Il destino di Tommaso, se possibile, è ancora più straziante. Il padre Alberto non vedendolo rincasare lo aveva chiamato verso le tre. «Dove sei, torna a casa». E si rimette a dormire. Tommaso si incammina: lo hanno trovato nella parte alta del paese, lungo la vecchia Salaria, sotto una parete crollata, insieme a una coetanea, Arianna Masciarelli, anche lei senza vita. Si vedevano solo le gambe di lui e di lei.

Sopra, fino a poche ore prima del disastro scorreva tutto col ritmo lento di sempre. «Eravamo tutti al circolo ieri sera - dice Domenico Leonardi, 60 anni, taglialegna - stavamo lì, tra una partita a carte e le chiacchiere di tutte le sere». Per i tanti romani seguire la Magica nei preliminari di Champions è il minimo. «La tv era fuori dal circolo, in una casa vicina. Saremo stati una cinquantina tra tutti. Poi ci siamo fatti due birrette e verso le due sono tornato a casa».

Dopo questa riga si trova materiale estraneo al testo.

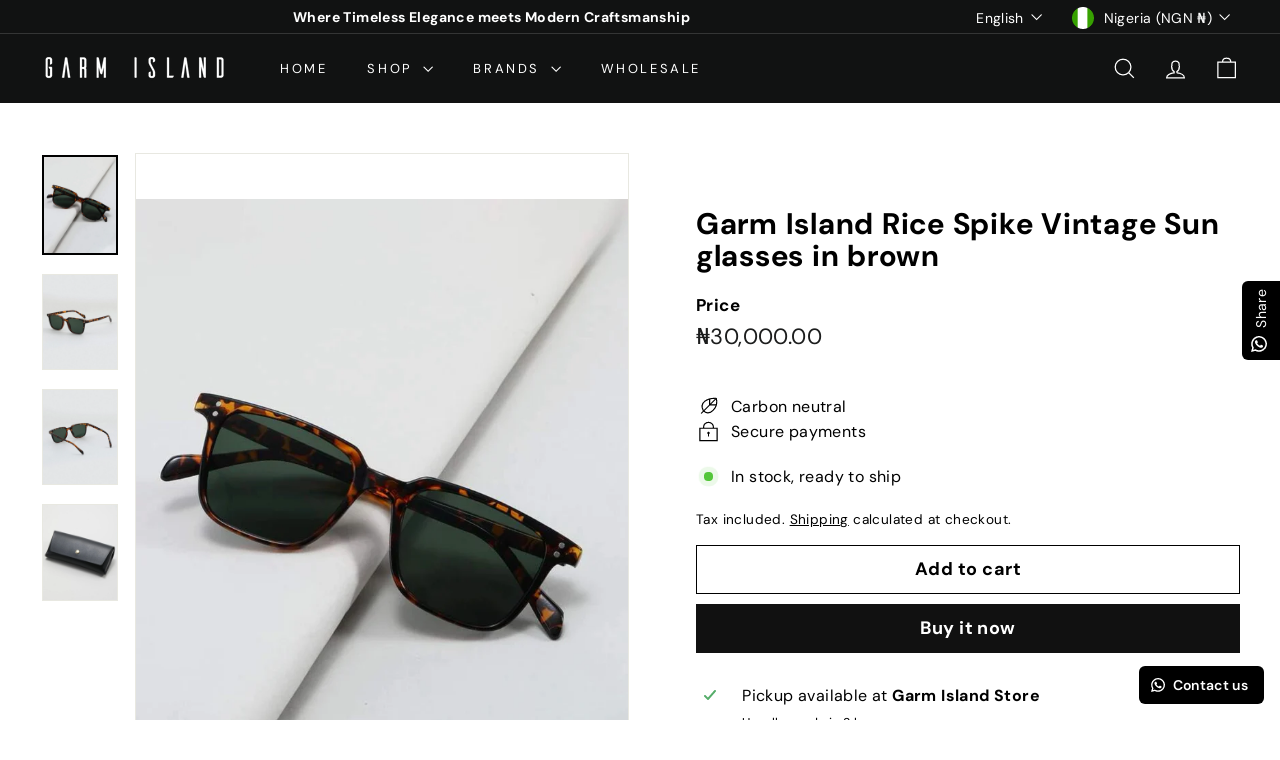

--- FILE ---
content_type: text/html; charset=utf-8
request_url: https://garmisland.com/?section_id=cart-ajax
body_size: -134
content:
<div id="shopify-section-cart-ajax" class="shopify-section">

<div
  class="cart__items"
  data-count="0"
>
  
</div>

<div class="cart__discounts text-right hide">
  <div>
    
  </div>
</div>

<div class="cart__subtotal">
<span aria-hidden="true"><span class=money>₦0.00</span></span>
<span class="visually-hidden"><span class=money>₦0.00</span></span>
</div>

<span class="cart-link__bubble">
  <span class="cart-link__bubble-num">0</span>
</span>

</div>

--- FILE ---
content_type: text/javascript
request_url: https://garmisland.com/cdn/shop/t/7/assets/section-hotspots.js?v=123038301200020945031743692071
body_size: -385
content:
import{HTMLThemeElement}from"@archetype-themes/custom-elements/theme-element";class HotSpots extends HTMLThemeElement{connectedCallback(){this.el=this,this.buttons=this.querySelectorAll("[data-button]"),this.hotspotBlocks=this.querySelectorAll("[data-hotspot-block]"),this.blockContainer=this.querySelector("[data-block-container]"),this._bindEvents()}_bindEvents(){this.buttons.forEach(button=>{const id=button.dataset.button;button.addEventListener("click",e=>{e.preventDefault(),e.stopPropagation(),this._showContent(id)})})}_showContent(id){this.hotspotBlocks.forEach(block=>{block.dataset.hotspotBlock===id?block.classList.add("is-active"):block.classList.remove("is-active")})}onBlockSelect({detail:{blockId}}){this._showContent(blockId)}}customElements.define("hot-spots",HotSpots);
//# sourceMappingURL=/cdn/shop/t/7/assets/section-hotspots.js.map?v=123038301200020945031743692071


--- FILE ---
content_type: text/javascript
request_url: https://garmisland.com/cdn/shop/t/7/assets/section-recently-viewed.js?v=55908193119123770971743692071
body_size: -55
content:
import{hasLocalStorage}from"@archetype-themes/utils/storage";let recentlyViewedIds=[];if(hasLocalStorage()){const recentIds=localStorage.getItem("recently-viewed");recentIds&&typeof recentIds!==void 0&&(recentlyViewedIds=JSON.parse(recentIds))}class RecentlyViewed extends HTMLElement{constructor(){super(),this.initialized=!1,this.sectionId=this.getAttribute("data-section-id"),this.maxProducts=this.getAttribute("data-max-products"),this.init()}addIdToRecentlyViewed(id){id&&(recentlyViewedIds.includes(id)&&recentlyViewedIds.splice(recentlyViewedIds.indexOf(id),1),recentlyViewedIds.unshift(id),hasLocalStorage()&&localStorage.setItem("recently-viewed",JSON.stringify(recentlyViewedIds)))}init(){if(this.addIdToRecentlyViewed(this.dataset.productId),this.initialized)return;if(this.initialized=!0,!recentlyViewedIds.length){this.classList.add("hide");return}this.outputContainer=this.querySelector(`#RecentlyViewed-${this.sectionId}`);const currentId=this.getAttribute("data-product-id");let url=`${window.Shopify.routes.root}search?view=recently-viewed&type=product&q=`,products="",i=0;recentlyViewedIds.forEach(val=>{val!==currentId&&(i>=this.maxProducts||(products+=`id:${val} OR `,i++))}),url=url+encodeURIComponent(products),fetch(url).then(response=>response.text()).then(text=>{const html=document.createElement("div");if(html.innerHTML=text,html.querySelectorAll(".grid-product").length>0){const results=html.querySelector(".product-grid");this.outputContainer.append(results)}else this.classList.add("hide")}).catch(e=>{console.error(e)})}disconnectedCallback(){this.initialized=!1}}customElements.define("recently-viewed",RecentlyViewed);
//# sourceMappingURL=/cdn/shop/t/7/assets/section-recently-viewed.js.map?v=55908193119123770971743692071


--- FILE ---
content_type: text/javascript
request_url: https://garmisland.com/cdn/shop/t/7/assets/section-header.js?v=146891184291599232001743692071
body_size: -158
content:
import{debounce}from"@archetype-themes/utils/utils";import{EVENTS}from"@archetype-themes/utils/events";class HeaderSection extends HTMLElement{disconnectedCallback(){this.abortController.abort()}connectedCallback(){this.abortController=new AbortController,document.addEventListener(EVENTS.overlayHeaderChange,this.handleOverlayHeaderChange.bind(this),{signal:this.abortController.signal}),this.overlayHeader=!1,this.mobileMediaQuery=window.matchMedia("(min-width: 769px)"),this.handleMediaQueryChange=this.handleMediaQueryChange.bind(this),this.mobileMediaQuery.addListener(this.handleMediaQueryChange),this.handleMediaQueryChange(this.mobileMediaQuery),document.addEventListener(EVENTS.headerDrawerOpened,evt=>evt.target.getAttribute("open")==="cart:open"&&this.classList.add("cart-open"),{signal:this.abortController.signal}),document.addEventListener(EVENTS.headerDrawerClosed,evt=>evt.target.getAttribute("close")==="cart:close"&&this.classList.remove("cart-open"),{signal:this.abortController.signal}),document.addEventListener(EVENTS.headerDrawerOpened,evt=>evt.target.getAttribute("open")==="mobileNav:open"&&this.classList.add("mobile-nav-open"),{signal:this.abortController.signal}),document.addEventListener(EVENTS.headerDrawerClosed,evt=>evt.target.getAttribute("close")==="mobileNav:close"&&this.classList.remove("mobile-nav-open"),{signal:this.abortController.signal}),Shopify&&Shopify.designMode&&setTimeout(function(){window.dispatchEvent(new Event("resize"))},500),window.addEventListener("resize",debounce(300,()=>this.dispatchEvent(new CustomEvent(EVENTS.sizeDrawer,{bubbles:!0}))),{signal:this.abortController.signal})}handleMediaQueryChange(mql){mql.matches&&(this.dispatchEvent(new CustomEvent(EVENTS.mobileNavClose,{bubbles:!0})),this.classList.remove("mobile-nav-open"))}handleOverlayHeaderChange(event){this.overlayHeader=event.detail.overlayHeader}}customElements.define("header-section",HeaderSection);
//# sourceMappingURL=/cdn/shop/t/7/assets/section-header.js.map?v=146891184291599232001743692071
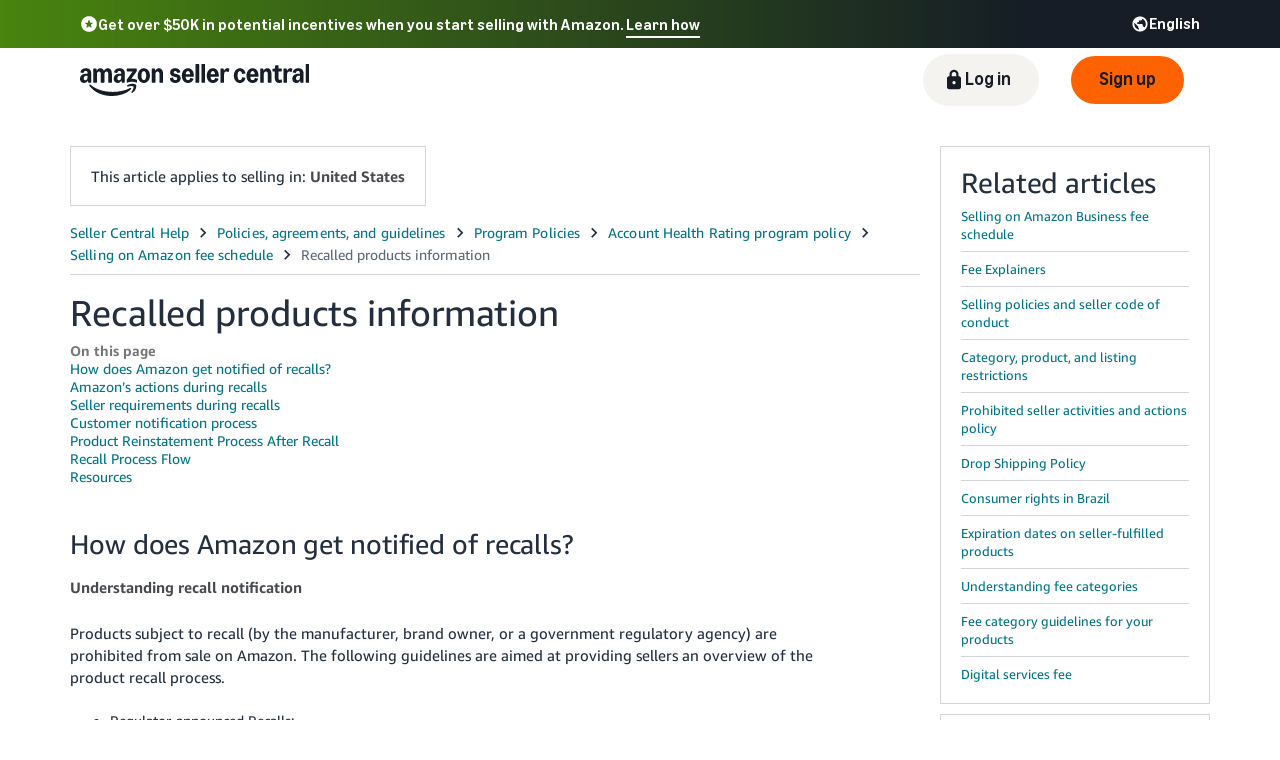

--- FILE ---
content_type: application/javascript; charset=utf-8
request_url: https://ds7igiccqury3.cloudfront.net/help/hub/runtime.3d45fea3a1c895e2cc54.min.js
body_size: 1897
content:
!function(e){function t(t){for(var n,a,d=t[0],f=t[1],u=t[2],i=0,l=[];i<d.length;i++)a=d[i],Object.prototype.hasOwnProperty.call(c,a)&&c[a]&&l.push(c[a][0]),c[a]=0;for(n in f)Object.prototype.hasOwnProperty.call(f,n)&&(e[n]=f[n]);for(b&&b(t);l.length;)l.shift()();return o.push.apply(o,u||[]),r()}function r(){for(var e,t=0;t<o.length;t++){for(var r=o[t],n=!0,a=1;a<r.length;a++){var d=r[a];0!==c[d]&&(n=!1)}n&&(o.splice(t--,1),e=f(f.s=r[0]))}return e}var n={},a={4:0},c={4:0},o=[];function d(e){return f.p+""+({0:"amznvendor",2:"reactvendor"}[e]||e)+"."+{0:"dc8b38abda9d1d20f0ca",2:"931493b7aa9c76d0247d",3:"3f948bc32370b40d7c07",5:"d5618451dd486a0a6eb3",6:"62c5b5f801ecdfb16f47",9:"7c21e51d6717ea0911e9",10:"a82ef686e775b3c59900",11:"71f85a7ee39ca0b5c170",12:"53ac9c062585ef5a76ae",13:"4a63ec062e29804ad613",14:"4f63acde88cc4850241b",15:"85fb29e5aa261417eef4",16:"7115c55354e64eb7cd95",17:"1e1b64f374f299fb41b1",18:"369cf0087fd3c20e9b47",19:"5787bf3eb5e07e9a4b29",20:"245378b6f1b15903784c",21:"6c163d479158b040c033"}[e]+".chunk.min.js"}function f(t){if(n[t])return n[t].exports;var r=n[t]={i:t,l:!1,exports:{}};return e[t].call(r.exports,r,r.exports,f),r.l=!0,r.exports}f.e=function(e){var t=[];a[e]?t.push(a[e]):0!==a[e]&&{0:1,3:1,9:1,11:1,12:1}[e]&&t.push(a[e]=new Promise((function(t,r){for(var n=({0:"amznvendor",2:"reactvendor"}[e]||e)+"."+{0:"7bd63f4b1031071c35f7",2:"31d6cfe0d16ae931b73c",3:"fb26d3cd60128f3c139d",5:"31d6cfe0d16ae931b73c",6:"31d6cfe0d16ae931b73c",9:"d5076095f93269047587",10:"31d6cfe0d16ae931b73c",11:"4011de7ba598277b62a6",12:"4011de7ba598277b62a6",13:"31d6cfe0d16ae931b73c",14:"31d6cfe0d16ae931b73c",15:"31d6cfe0d16ae931b73c",16:"31d6cfe0d16ae931b73c",17:"31d6cfe0d16ae931b73c",18:"31d6cfe0d16ae931b73c",19:"31d6cfe0d16ae931b73c",20:"31d6cfe0d16ae931b73c",21:"31d6cfe0d16ae931b73c"}[e]+".chunk.min.css",c=f.p+n,o=document.getElementsByTagName("link"),d=0;d<o.length;d++){var u=(l=o[d]).getAttribute("data-href")||l.getAttribute("href");if("stylesheet"===l.rel&&(u===n||u===c))return t()}var i=document.getElementsByTagName("style");for(d=0;d<i.length;d++){var l;if((u=(l=i[d]).getAttribute("data-href"))===n||u===c)return t()}var b=document.createElement("link");b.rel="stylesheet",b.type="text/css",b.onload=t,b.onerror=function(t){var n=t&&t.target&&t.target.src||c,o=new Error("Loading CSS chunk "+e+" failed.\n("+n+")");o.request=n,delete a[e],b.parentNode.removeChild(b),r(o)},b.href=c,document.getElementsByTagName("head")[0].appendChild(b)})).then((function(){a[e]=0})));var r=c[e];if(0!==r)if(r)t.push(r[2]);else{var n=new Promise((function(t,n){r=c[e]=[t,n]}));t.push(r[2]=n);var o=new Error;var u=function t(r,n){var a,u=document.createElement("script"),i="&retry-attempt="+(5-n+1);u.charset="utf-8",u.timeout=120,f.nc&&u.setAttribute("nonce",f.nc),u.src=r,a=function(r){u.onerror=u.onload=null,clearTimeout(l);var a=c[e];if(0!==a)if(a)if(0===n){var f=r&&("load"===r.type?"missing":r.type),b=r&&r.target&&r.target.src;o.message="Loading chunk "+e+" failed after 5 retries.\n("+f+": "+b+")",o.name="ChunkLoadError",o.type=f,o.request=b,a[1](o),c[e]=void 0}else setTimeout((function(){var r="cache-bust=true"+i,a=t(d(e)+"?"+r,n-1);document.head.appendChild(a)}),2e3);else c[e]=void 0};var l=setTimeout((function(){a({type:"timeout",target:u})}),12e4);return u.onerror=u.onload=a,u}(d(e),5);document.head.appendChild(u)}return Promise.all(t)},f.m=e,f.c=n,f.d=function(e,t,r){f.o(e,t)||Object.defineProperty(e,t,{enumerable:!0,get:r})},f.r=function(e){"undefined"!=typeof Symbol&&Symbol.toStringTag&&Object.defineProperty(e,Symbol.toStringTag,{value:"Module"}),Object.defineProperty(e,"__esModule",{value:!0})},f.t=function(e,t){if(1&t&&(e=f(e)),8&t)return e;if(4&t&&"object"==typeof e&&e&&e.__esModule)return e;var r=Object.create(null);if(f.r(r),Object.defineProperty(r,"default",{enumerable:!0,value:e}),2&t&&"string"!=typeof e)for(var n in e)f.d(r,n,function(t){return e[t]}.bind(null,n));return r},f.n=function(e){var t=e&&e.__esModule?function(){return e.default}:function(){return e};return f.d(t,"a",t),t},f.o=function(e,t){return Object.prototype.hasOwnProperty.call(e,t)},f.p="https://ds7igiccqury3.cloudfront.net/help/hub/",f.oe=function(e){throw console.error(e),e};var u=window.webpackJsonp=window.webpackJsonp||[],i=u.push.bind(u);u.push=t,u=u.slice();for(var l=0;l<u.length;l++)t(u[l]);var b=i;r()}([]);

Perché al paese è normale tirare tardi, anche per i ragazzi. Che pericolo può esserci. Per tornare a casa, Domenico è passato davanti a quello che diventerà il giardinetto dei morti ed è passato oltre. «Io sto a 300/400 metri da qui, in confronto a loro sto alle Seychelles - spiega- quando abbiamo sentito questo disastro. Io e mia moglie siamo riusciti a uscire in qualche modo, le nostre case hanno riportato dei danni e crepe ma sono rimaste in piedi. Abbiamo cercato i vicini, anche casa loro era in piedi: abbiamo sfondato delle porte che non si aprivano».
 
LA FONTE
Poi è venuto verso il paese, verso il giardinetto. «Era già andata via la luce, ma non credevo ai miei occhi: non c'erano più le case, ho visto la strada spaccata e ho capito che era successo un disastro». Una delle poche case rimaste in piedi, tra alcune crepe e calcinacci, prima della fonte, è di un imprenditore che non vuole dare il nome. «È in piedi certo, ma dentro è un disastro. Siamo usciti con mia moglie, abbiamo portato mia suocera che non poteva muoversi con la sedia. Poi ho cercato di aiutare tutti: abbiamo salvato diversi bambini. Ma i soccorsi sono arrivati tardi. Io lo dicevo: guardate che è un disastro. Verso le 7 se ne sono accorti e sono arrivati in tanti».